● **REQUEST**:
Copy out the lines of the listing word for word, starting at the line containing "How far removed is (394,412) from (424,674)?" and ending at the line containing "312 centimetres".

● **SOURCE RECORDS**:
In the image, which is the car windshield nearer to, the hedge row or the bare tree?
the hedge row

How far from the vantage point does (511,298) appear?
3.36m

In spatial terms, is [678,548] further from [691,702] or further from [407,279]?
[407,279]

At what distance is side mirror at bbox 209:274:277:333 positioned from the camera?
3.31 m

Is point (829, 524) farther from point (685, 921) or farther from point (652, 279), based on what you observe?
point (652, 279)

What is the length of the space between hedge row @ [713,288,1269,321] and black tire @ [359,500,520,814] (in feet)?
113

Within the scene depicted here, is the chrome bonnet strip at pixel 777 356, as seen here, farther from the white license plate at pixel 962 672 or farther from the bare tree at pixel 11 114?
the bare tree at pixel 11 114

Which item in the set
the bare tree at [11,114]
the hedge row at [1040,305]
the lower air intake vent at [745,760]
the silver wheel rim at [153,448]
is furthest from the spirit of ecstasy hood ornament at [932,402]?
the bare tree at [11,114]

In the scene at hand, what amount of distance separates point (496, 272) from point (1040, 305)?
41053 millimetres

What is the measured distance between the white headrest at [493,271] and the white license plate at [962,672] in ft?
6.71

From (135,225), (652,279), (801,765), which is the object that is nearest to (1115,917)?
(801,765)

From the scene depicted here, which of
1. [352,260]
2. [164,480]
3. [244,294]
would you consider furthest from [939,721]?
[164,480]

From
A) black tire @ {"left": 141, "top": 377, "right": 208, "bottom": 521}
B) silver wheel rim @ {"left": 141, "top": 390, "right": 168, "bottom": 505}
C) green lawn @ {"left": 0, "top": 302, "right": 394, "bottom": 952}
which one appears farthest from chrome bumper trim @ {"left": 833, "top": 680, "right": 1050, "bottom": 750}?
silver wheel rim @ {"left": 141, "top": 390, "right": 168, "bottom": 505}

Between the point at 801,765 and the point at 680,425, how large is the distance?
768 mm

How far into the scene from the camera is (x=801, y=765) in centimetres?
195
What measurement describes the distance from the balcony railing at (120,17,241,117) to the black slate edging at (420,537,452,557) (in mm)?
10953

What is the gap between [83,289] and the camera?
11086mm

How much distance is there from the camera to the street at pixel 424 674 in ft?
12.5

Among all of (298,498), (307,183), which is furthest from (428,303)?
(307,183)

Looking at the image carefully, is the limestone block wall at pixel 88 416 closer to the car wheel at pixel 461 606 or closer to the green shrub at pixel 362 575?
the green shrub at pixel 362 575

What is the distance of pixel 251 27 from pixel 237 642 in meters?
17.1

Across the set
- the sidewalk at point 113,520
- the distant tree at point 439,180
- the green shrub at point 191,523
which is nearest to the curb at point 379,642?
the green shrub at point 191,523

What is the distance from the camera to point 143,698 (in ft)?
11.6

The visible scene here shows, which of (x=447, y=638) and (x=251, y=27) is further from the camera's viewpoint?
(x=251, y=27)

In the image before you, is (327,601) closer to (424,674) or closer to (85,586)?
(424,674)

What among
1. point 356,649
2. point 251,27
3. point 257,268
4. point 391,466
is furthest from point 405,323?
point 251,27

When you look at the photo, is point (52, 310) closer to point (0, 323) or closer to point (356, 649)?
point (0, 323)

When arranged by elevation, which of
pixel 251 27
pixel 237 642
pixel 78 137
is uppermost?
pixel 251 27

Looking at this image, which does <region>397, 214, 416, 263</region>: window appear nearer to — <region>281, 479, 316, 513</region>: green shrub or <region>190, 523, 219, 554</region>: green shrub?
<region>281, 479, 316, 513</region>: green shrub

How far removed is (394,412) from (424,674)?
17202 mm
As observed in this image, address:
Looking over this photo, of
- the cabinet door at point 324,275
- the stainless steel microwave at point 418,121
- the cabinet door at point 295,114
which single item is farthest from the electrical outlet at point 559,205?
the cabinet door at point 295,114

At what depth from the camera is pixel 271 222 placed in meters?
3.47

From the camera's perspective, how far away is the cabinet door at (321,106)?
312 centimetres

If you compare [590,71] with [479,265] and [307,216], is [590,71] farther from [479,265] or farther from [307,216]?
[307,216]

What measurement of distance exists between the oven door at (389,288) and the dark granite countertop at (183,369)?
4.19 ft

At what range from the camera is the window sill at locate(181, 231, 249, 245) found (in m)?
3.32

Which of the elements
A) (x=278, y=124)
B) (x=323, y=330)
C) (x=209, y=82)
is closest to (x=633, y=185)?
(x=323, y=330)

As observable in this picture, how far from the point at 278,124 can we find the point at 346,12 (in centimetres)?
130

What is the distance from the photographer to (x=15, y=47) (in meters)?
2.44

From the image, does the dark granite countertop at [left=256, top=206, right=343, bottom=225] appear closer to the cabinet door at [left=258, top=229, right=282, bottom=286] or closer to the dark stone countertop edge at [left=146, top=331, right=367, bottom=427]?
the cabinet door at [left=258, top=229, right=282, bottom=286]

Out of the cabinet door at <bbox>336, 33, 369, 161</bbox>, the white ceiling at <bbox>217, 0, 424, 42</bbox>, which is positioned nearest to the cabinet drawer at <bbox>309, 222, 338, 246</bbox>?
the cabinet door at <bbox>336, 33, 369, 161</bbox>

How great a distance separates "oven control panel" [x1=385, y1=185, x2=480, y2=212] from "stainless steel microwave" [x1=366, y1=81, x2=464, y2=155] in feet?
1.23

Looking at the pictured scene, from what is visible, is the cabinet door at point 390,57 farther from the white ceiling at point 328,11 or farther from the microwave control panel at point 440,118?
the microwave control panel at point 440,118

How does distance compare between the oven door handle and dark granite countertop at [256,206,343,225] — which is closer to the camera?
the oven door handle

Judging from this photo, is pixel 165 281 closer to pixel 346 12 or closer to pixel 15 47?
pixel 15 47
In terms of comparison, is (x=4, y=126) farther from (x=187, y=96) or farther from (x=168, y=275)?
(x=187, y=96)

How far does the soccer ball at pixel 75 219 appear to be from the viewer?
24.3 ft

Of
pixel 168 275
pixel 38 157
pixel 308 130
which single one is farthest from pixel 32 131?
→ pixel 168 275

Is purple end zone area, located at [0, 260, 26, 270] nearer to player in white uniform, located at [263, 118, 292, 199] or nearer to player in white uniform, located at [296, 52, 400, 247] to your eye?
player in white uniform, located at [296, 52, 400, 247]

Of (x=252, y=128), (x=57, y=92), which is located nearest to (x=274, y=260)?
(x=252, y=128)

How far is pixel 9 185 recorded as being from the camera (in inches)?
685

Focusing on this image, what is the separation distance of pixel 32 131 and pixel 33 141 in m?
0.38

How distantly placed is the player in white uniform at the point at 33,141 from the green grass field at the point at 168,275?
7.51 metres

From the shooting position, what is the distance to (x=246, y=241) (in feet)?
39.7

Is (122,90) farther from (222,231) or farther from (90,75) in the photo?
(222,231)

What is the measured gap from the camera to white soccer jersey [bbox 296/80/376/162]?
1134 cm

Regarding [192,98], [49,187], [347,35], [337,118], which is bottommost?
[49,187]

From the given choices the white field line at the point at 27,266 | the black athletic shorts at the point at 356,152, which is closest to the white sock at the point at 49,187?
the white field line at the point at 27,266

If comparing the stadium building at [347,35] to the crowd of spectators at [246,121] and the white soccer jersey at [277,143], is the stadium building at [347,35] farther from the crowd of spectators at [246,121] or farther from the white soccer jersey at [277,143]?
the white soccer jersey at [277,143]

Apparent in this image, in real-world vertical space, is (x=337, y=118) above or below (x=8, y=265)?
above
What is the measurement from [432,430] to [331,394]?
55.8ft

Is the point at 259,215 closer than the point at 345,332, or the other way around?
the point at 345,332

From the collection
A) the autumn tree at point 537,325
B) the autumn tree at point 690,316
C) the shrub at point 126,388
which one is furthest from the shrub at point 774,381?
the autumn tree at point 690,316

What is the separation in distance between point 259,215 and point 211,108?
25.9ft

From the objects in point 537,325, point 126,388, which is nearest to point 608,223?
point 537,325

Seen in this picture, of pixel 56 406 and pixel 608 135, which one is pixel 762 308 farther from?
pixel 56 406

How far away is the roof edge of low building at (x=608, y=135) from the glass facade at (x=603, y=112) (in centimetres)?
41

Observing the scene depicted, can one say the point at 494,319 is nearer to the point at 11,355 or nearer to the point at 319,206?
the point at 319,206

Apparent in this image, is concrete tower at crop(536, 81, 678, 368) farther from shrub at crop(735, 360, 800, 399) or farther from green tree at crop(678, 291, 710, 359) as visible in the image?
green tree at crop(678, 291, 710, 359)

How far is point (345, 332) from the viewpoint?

● **PROBLEM SOLUTION**:
How far removed is (394,412) from (424,674)?
17202 mm
As observed in this image, address:
Looking over this photo, of
- the cabinet door at point 324,275
- the stainless steel microwave at point 418,121
- the cabinet door at point 295,114
which single item is farthest from the electrical outlet at point 559,205?
the cabinet door at point 295,114

At what depth from the camera is pixel 271 222 placed in meters?
3.47

From the camera's perspective, how far away is the cabinet door at (321,106)?
312 centimetres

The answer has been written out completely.